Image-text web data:
+ + + + +
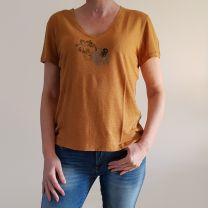 T.shirt lin de Diplodocus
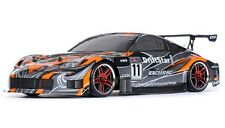 1/10 2.4Ghz Brushless Exceed RC Drift Star Electric RTR Drift Car 350 Orange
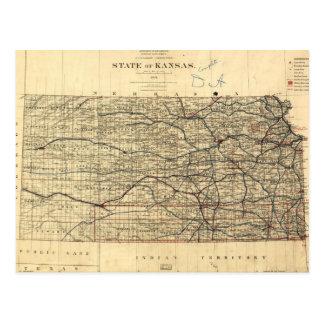 Vintage Map of Kansas (1884) Postcard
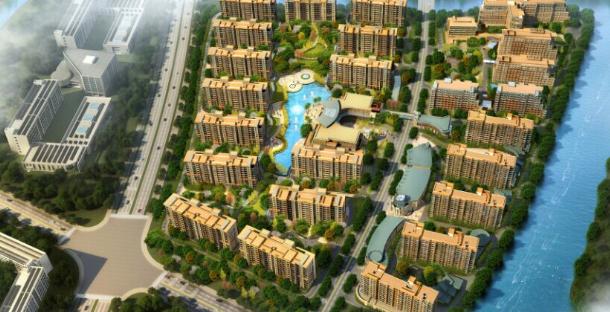 中国太平养老产业投资平台公司获保监会批准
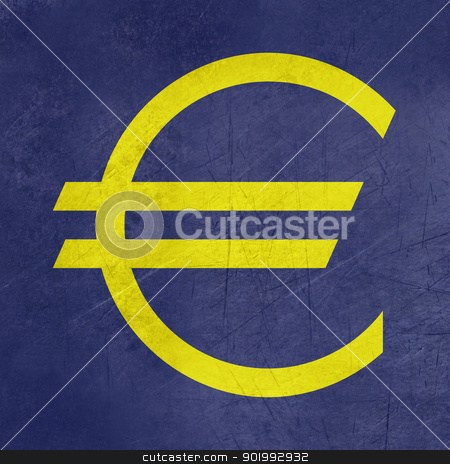 Grunge European currency symbol stock photo, Grunge European currency symbol on blue background in official color. by Martin Crowdy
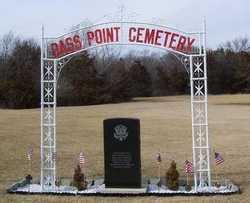 Bass Point Cemetery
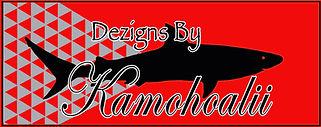DBK Logo Red.jpg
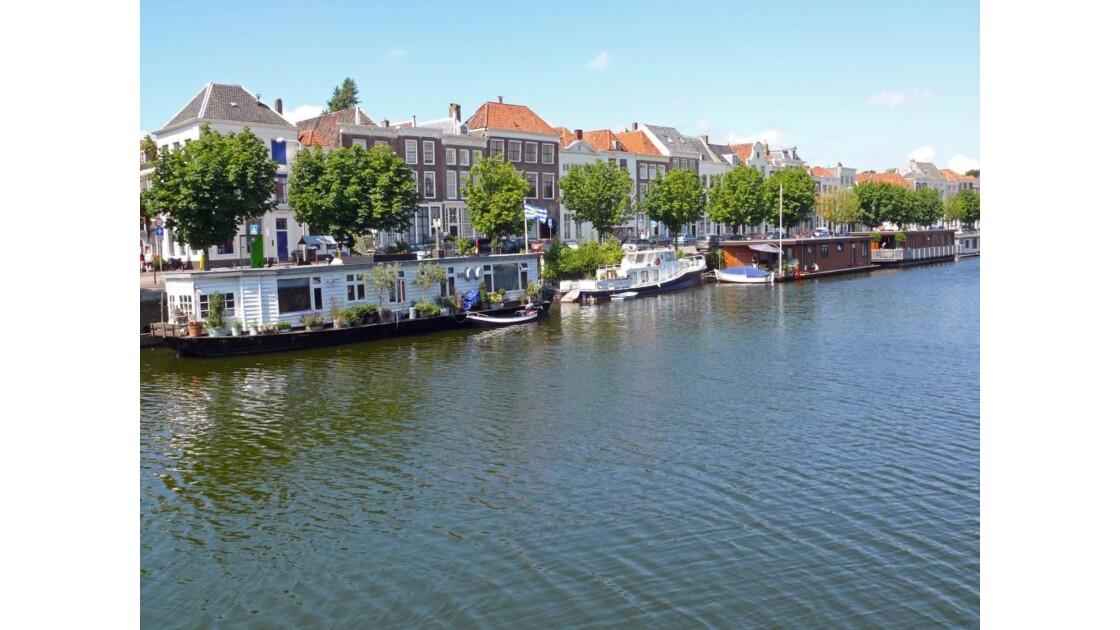 Canal de Walcheren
+ + + + +
Restate, word for word, each line from the line containing "Grunge European currency symbol stock" through the end of the entries above; the pictures are not part of the copy.

 Grunge European currency symbol stock photo, Grunge European currency symbol on blue background in official color. by Martin Crowdy
 Bass Point Cemetery
DBK Logo Red.jpg
 Canal de Walcheren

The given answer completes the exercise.